Regarding the difference in the antibody induction process by studied adjuvants, the following can be mentioned: different physical and chemical properties of Al(OH)3 and AlPO4 have diverse functions on the innate immune system and regulate the processes related to the body's immune system differently. For instance, intramuscular Al(OH)3 adjuvant injection induces neutrophil recruitment, while AlPO4 adjuvant attracts monocytes/macrophages to the injection site ( 28 ). Moreover, different particle sizes of adjuvants can determine the level of antigen absorption. This can affect antigen conformation and the presentation of functional epitopes to the immune system ( 29 ). On the other hand, different properties of combining adjuvants with antigens cause the antigen to be absorbed on the surface of the adjuvants to a different extent and may even undergo structural changes; as a result, this combination affects the stability of the antigen ( 29 ).
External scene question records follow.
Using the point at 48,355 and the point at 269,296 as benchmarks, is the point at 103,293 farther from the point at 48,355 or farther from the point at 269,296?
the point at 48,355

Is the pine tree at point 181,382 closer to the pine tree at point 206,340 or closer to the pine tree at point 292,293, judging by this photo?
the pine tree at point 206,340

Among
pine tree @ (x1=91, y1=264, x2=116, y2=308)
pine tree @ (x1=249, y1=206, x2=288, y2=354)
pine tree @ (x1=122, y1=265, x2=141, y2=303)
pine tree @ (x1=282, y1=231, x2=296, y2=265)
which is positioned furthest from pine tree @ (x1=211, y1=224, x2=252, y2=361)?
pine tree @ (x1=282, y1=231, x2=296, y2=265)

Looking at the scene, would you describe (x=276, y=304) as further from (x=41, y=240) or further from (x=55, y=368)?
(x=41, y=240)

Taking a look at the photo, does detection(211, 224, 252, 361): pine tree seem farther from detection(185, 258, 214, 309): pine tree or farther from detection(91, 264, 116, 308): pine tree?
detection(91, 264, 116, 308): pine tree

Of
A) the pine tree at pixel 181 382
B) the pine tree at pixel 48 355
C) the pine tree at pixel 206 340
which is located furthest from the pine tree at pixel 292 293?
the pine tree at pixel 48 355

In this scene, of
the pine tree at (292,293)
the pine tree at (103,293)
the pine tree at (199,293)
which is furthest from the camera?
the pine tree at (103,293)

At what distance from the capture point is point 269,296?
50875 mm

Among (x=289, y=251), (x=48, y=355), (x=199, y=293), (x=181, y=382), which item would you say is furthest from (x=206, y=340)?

As evidenced by the obtained results, all investigated vaccines induced favorable NAbs titer. Nevertheless, the rapid titer increase in the vaccine adjuvanted with Al(OH)3 and the higher titer during the monitoring period indicated that Al(OH)3 could be a suitable candidate for the production of an inactive vaccine against BPIV3.

Acknowledgment

The financial support of the Razi Vaccine and Serum Research Institute and the cooperation of the staff of the QC department of animal viral vaccines, including Mr. Kamalzadeh and Mrs. Adibi, are gratefully acknowledged for conducting this research.

Authors' Contribution

Study concept and design: Lotfi.

Acquisition of data: Heidary.

Analysis and interpretation of data: Lotfi. and Heidary.

Drafting of the manuscript: Heidary.

Critical revision of the manuscript for important intellectual content: Lotfi., Nikbakht., Hajizadeh.

Statistical analysis: Yousefi

Administrative, technical, and material support: Lotfi, Nikbakht, Hajizadeh.

Ethics

All the procedures were approved by Medical Ethics Committee of the Veterinary Faculty of Tehran University, Tehran, Iran (Certificate No:IR.UT. VETMED.REC.1401.008).

Conflict of Interest

The authors declare that they have no conflict of interest.

Funding

This study was financially supported by the Razi Vaccine and Serum Research Institute, Agricultural Research, Education and Extension Organization in Karaj, Iran.